AUFGABENSTELLUNG
Schreib den Text über Ernst Barlach und die Retrospektive im Albertinum im Anschluss an seinen letzten Satz weiter.

Kunst war für Barlach »eine Sache allertiefster Menschlichkeit«! Bekannt wurde der vielseitig begabte Künstler vor allem durch seine ausdrucksstarken Holzskulpturen. Man meint, den »Singenden Mann« zu hören, man spürt die Kälte des »Frierenden Mädchens« und fühlt die Not der »Verhüllten Bettlerin«. Und welch elementare Kraft steckt in der Holzskulptur »Der Rächer«; mit größter Entschlossenheit und Wut stürmt er nach vorn. Zu bewundern sind Barlachs Arbeiten: Holzskulpturen, Graphiken, Zeichnungen, Taschenbücher; auch literarisch anspruchsvolle Briefe, Prosawerke und Dramen stammen von ihm.
Im Dresdener Albertinum gibt es eine sehenswerte, wohl bisher einmalige Barlach-Retrospektive. Begleitet wird sie durch einen hervorragend gestalteten, umfangreichen Katalog »Ernst Barlach … was wird bis Übermorgen gelten?« (48 Euro).

BEREITGESTELLTES MATERIAL
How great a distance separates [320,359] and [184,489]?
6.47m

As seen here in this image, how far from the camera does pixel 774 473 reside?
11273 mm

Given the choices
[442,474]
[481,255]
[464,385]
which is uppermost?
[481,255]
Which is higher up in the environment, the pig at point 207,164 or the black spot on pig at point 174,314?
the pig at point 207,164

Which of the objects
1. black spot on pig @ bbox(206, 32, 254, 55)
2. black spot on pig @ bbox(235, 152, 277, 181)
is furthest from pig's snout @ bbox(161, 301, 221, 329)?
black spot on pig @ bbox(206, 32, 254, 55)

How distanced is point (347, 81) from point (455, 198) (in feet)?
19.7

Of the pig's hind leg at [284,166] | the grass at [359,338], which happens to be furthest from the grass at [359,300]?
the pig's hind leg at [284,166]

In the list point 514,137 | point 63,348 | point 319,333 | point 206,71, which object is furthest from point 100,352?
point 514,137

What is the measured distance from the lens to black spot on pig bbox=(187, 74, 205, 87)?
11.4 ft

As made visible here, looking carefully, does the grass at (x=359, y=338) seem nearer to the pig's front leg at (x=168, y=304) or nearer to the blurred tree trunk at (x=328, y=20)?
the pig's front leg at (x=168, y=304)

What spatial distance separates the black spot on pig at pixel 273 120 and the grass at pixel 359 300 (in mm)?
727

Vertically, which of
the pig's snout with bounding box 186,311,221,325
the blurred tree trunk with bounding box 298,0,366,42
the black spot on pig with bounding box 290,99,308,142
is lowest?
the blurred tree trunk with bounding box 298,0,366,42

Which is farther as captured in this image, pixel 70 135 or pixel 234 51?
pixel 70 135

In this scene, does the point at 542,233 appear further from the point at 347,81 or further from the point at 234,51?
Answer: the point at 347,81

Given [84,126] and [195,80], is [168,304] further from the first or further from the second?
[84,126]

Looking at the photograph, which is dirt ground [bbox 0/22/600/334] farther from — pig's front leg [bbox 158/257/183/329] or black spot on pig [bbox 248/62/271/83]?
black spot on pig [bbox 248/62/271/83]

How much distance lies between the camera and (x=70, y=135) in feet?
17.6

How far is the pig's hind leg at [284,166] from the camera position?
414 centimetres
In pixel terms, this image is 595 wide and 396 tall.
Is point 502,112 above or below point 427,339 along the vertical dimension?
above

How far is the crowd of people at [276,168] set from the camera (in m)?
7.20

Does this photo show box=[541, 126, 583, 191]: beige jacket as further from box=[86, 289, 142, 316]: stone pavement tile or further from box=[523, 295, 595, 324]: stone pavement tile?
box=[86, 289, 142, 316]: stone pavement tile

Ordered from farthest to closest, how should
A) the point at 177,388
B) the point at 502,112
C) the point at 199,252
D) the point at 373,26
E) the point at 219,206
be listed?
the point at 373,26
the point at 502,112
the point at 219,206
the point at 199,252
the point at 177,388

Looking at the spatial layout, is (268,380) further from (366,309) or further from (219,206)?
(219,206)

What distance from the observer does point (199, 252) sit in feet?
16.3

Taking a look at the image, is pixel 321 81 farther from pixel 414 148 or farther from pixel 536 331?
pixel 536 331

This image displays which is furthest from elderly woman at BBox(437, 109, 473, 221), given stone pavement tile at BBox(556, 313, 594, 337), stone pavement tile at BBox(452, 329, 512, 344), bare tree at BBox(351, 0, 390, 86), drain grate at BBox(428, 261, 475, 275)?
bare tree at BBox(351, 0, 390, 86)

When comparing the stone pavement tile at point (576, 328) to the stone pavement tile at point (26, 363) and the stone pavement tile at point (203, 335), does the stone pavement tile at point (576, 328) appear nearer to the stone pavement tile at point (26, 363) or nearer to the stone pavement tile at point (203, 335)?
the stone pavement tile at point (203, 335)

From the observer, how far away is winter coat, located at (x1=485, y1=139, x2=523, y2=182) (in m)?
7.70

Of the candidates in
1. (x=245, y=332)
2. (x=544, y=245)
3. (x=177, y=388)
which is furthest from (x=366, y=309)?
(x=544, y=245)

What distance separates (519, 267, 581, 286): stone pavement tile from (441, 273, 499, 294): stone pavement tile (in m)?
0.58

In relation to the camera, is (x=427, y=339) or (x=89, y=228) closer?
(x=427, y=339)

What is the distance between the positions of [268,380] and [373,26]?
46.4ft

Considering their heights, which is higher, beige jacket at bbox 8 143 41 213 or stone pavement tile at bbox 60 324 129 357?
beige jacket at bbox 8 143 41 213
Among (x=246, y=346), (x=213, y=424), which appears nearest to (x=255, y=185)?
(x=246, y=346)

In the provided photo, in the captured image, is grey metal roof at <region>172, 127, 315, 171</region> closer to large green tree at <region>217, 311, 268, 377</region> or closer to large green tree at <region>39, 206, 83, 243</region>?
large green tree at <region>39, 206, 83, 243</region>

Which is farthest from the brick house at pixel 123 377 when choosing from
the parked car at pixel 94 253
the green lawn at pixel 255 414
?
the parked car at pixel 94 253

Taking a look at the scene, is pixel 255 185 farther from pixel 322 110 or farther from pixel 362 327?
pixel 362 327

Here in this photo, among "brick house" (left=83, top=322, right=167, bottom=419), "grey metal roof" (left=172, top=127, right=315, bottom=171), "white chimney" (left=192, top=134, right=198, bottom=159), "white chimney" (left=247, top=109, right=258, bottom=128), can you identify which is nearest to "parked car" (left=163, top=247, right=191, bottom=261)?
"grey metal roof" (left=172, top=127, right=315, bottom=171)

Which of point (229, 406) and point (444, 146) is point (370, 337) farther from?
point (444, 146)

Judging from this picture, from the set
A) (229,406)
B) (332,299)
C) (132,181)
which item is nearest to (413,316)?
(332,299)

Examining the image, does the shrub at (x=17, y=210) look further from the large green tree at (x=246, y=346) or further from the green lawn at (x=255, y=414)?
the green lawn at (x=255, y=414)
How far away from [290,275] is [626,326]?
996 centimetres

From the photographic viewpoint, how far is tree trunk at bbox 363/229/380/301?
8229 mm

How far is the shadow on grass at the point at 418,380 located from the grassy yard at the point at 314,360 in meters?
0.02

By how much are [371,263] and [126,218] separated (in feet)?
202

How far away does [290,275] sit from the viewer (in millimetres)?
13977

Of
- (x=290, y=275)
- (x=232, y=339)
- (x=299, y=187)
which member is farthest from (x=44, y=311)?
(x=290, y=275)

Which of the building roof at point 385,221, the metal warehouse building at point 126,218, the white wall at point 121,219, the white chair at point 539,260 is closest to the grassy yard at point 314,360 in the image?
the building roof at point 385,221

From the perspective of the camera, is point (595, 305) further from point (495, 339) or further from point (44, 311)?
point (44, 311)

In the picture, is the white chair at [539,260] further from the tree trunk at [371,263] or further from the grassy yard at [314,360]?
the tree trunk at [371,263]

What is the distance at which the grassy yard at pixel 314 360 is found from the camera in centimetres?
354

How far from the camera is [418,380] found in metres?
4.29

ERGEBNIS DER AUFGABE
Ernst Barlach, geboren 1870, studierte in Hamburg, Dresden und Paris. Die Pariser Jahre waren für ihn »merkwürdig unfruchtbar«. Seit 1920 lebte und arbeitete er in Güstrow. Das Erlebnis seiner für ihn wichtigen Russland-Reise (1906) hat Themen und Stil seiner Arbeiten entscheidend geformt. Für ihn war das – nach vom Jugendstil und einer akademischen Ausbildung geprägten Anfängen – ein ästhetischer und thematischer Neubeginn. Angeregt vom Verleger Cassirer konzentrierte er sich mehr und mehr auf die Bildhauerei. Es entstanden unter anderem Steinzeugarbeiten wie eine »Bettlerin mit Schale«. Die erschütternde Armut einfacher Menschen wird auch in anderen hölzernen und bronzenen Figuren erlebbar. Es gelang Barlach überzeugend, Gemütszustände darzustellen. Die Holzskulptur »Lesender Klosterschüler« zeigt einen in sich versunkenen Mann mit geschlossenen Augen; nichts kann ihn von seinen tiefen Gedanken ablenken.
Die Ausstellung ist großzügig gestaltet und erlaubt dem Betrachter, jedes Kunstwerk, jedes Dokument in Ruhe aufzunehmen. Immer wieder bewundert man die Taschenbücher mit Skizzen, die den unermüdlich beobachtenden und suchenden Künstler zeigen und einen Einblick in seine Schaffensweise geben. Erstaunlich, was da von den Museumsleuten zusammengetragen wurde!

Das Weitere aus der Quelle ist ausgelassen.